Il roula, s’arrêta de nouveau, reprit sa route. Le calme était revenu. Il stoppa, ouvrit les portes.

— T’as eu de la chance qu’il fonctionne, mon mobile, sale con ! lui cria une voix.

Le gars descendait. Bon débarras.

Malheureusement, ce n’était pas le seul. D’autres monteraient sur le trajet du retour. C’était toujours comme ça. Des dangers publics. Il pouvait en témoigner, si on lui posait la question. C’était déjà fait, d’ailleurs.

 

— J’ai l’impression d’avoir perdu l’envie des fêtes, dit Angela. Ça m’a pris dans l’ascenseur. Une impression subite.

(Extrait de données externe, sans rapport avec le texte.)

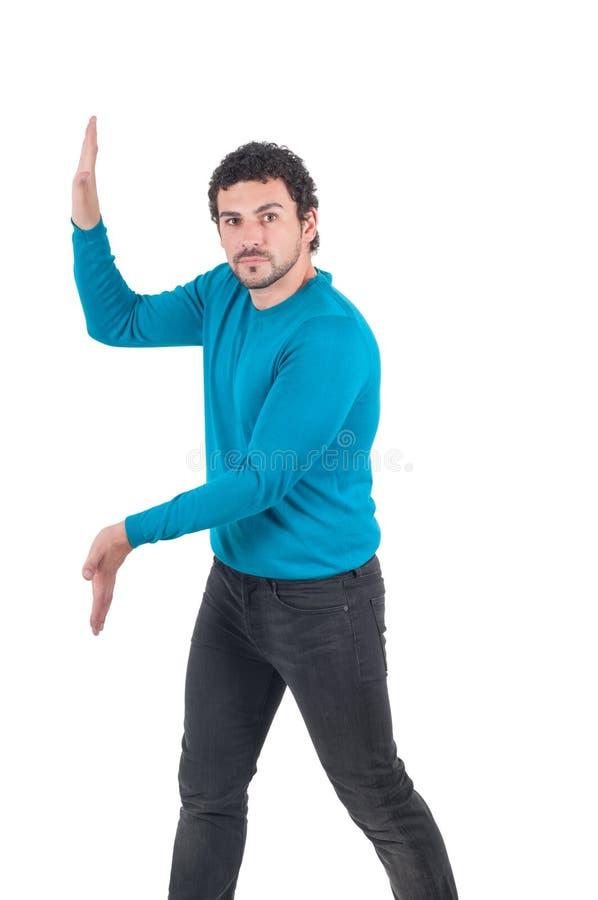 Mężczyzna pcha niewidzialną ścianę fotografia stock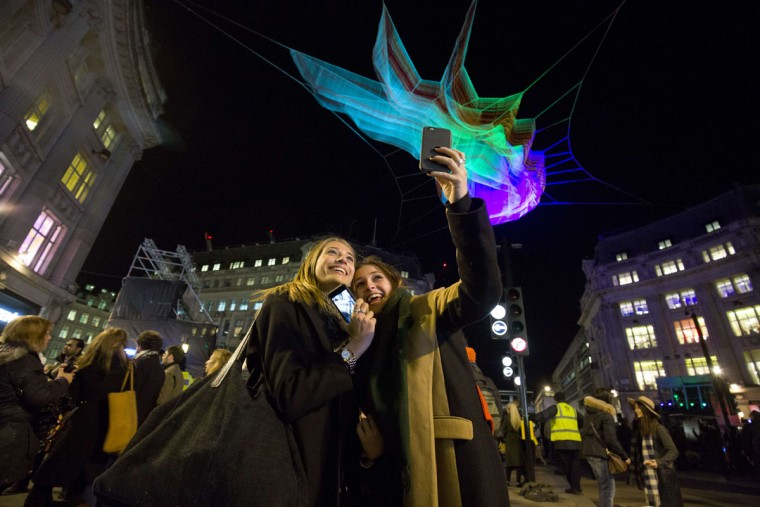 Spectators take a selfie under 1.8 London by US artist Janet Echelman on show as part of the lumiere light festival in London on January 14, 2016. London hosts a festival that brings together international light artists to create installations across the capital. (JUSTIN TALLIS/AFP/Getty Images)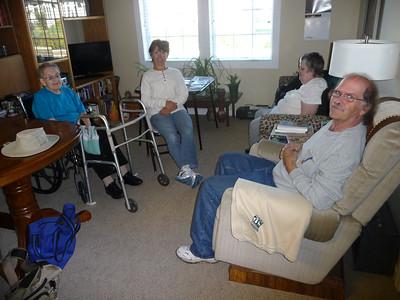 Mom, Shirley, Linda, and Al in Mom's living room at Good Samaritan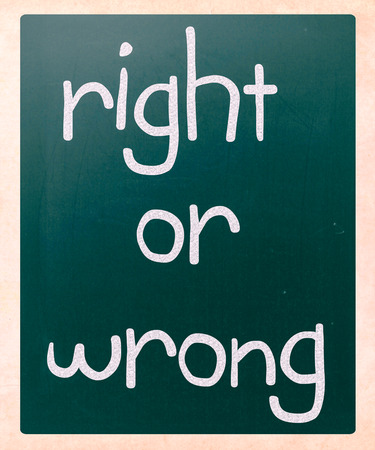 Right or wrong handwritten with white chalk on a blackboard photo
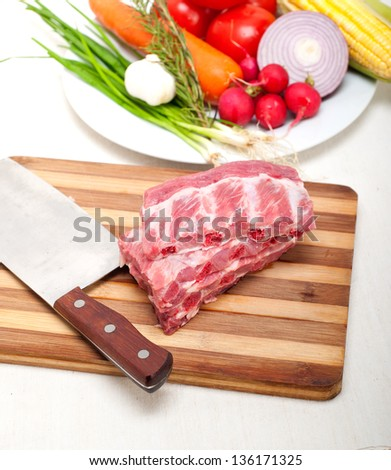 chopping fresh pork ribs with vegetables and herbs ready to cook - stock photo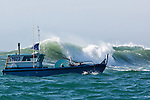 A Copper River commercial fisherman runs his boat through the dangerous surf of Strawberry Bar entrance enroute to his homeport of Cordova, Alaska from the fishing grounds at the mouth of the river in the Gulf of Alaska.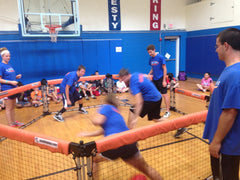 Camp counselors playing GaGa Ball game in school gym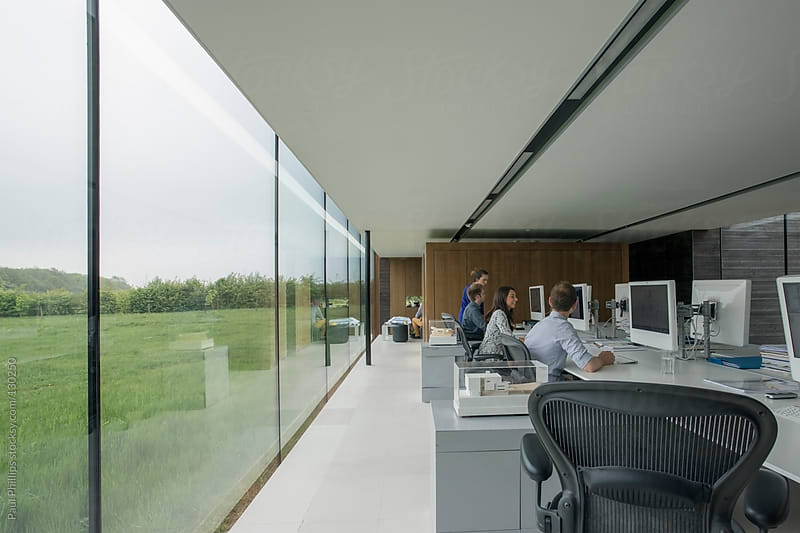 Contemporary office with employees behind monitors at a large table by Paul Phillips for Stocksy United
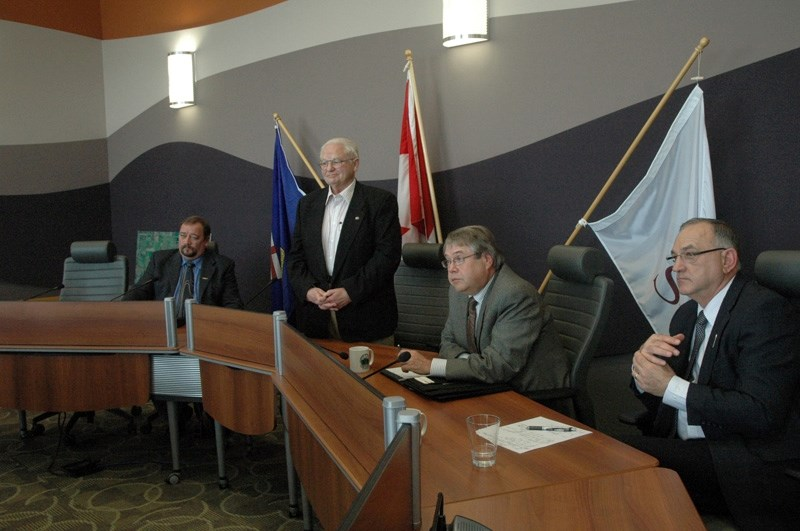 Rocky-Sundre MLA Ty Lund, centre, speaks with guests at last week's government ministers visit to the town office. Ministers Snelgrove, Renner and Gourdreau as seated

Ou bien une intuition.

— Une intuition de quoi ?

— Tu vois très bien.

— Tu n’aurais pas dû me suivre la première fois qu’on a vu le gamin.

— Si.

Il garda le silence, écouta un instant le Frigidaire et la radio qui murmurait doucement de son côté.

— C’est pour le 23 qu’on a réservé les billets d’avion ?

— Mmm.

— Ça nous fera sûrement du bien.

— Effectivement.

— Noël dans un pays chaud.

— Pas si chaud que ça.

— Non, il fait sûrement moins de zéro en décembre à Marbella, sourit-elle en se réchauffant les mains contre les flancs de la tasse qu’elle n’avait toujours pas bue. Tempête, un froid glacial et pas de chauffage central.

— On pourrait avoir de la neige.

— De la neige, il y en a. Au sommet de la Sierra Nevada.

Il hocha la tête. Ils feraient le voyage. Sa mère serait contente. Cinq jours sur la Costa del Sol, puis le Nouvel An, avant le printemps, l’été, et on n’avait pas besoin de voir plus loin dans le temps.

— J’ai rencontré une maman à la réunion de la crèche, elle m’a raconté une drôle d’histoire.

— Ah bon ?

— Je pensais à ce petit garçon. Oui, on en avait parlé avec les autres.

— Difficile de garder la confidentialité sur tous les dossiers, soupira Winter.

— C’est peut-être mieux.

— Qu’est-ce qu’elle t’a raconté ?

— Que sa petite fille avait… rencontré un inconnu. Apparemment, ils étaient restés assis à bord d’une voiture. Rien de plus.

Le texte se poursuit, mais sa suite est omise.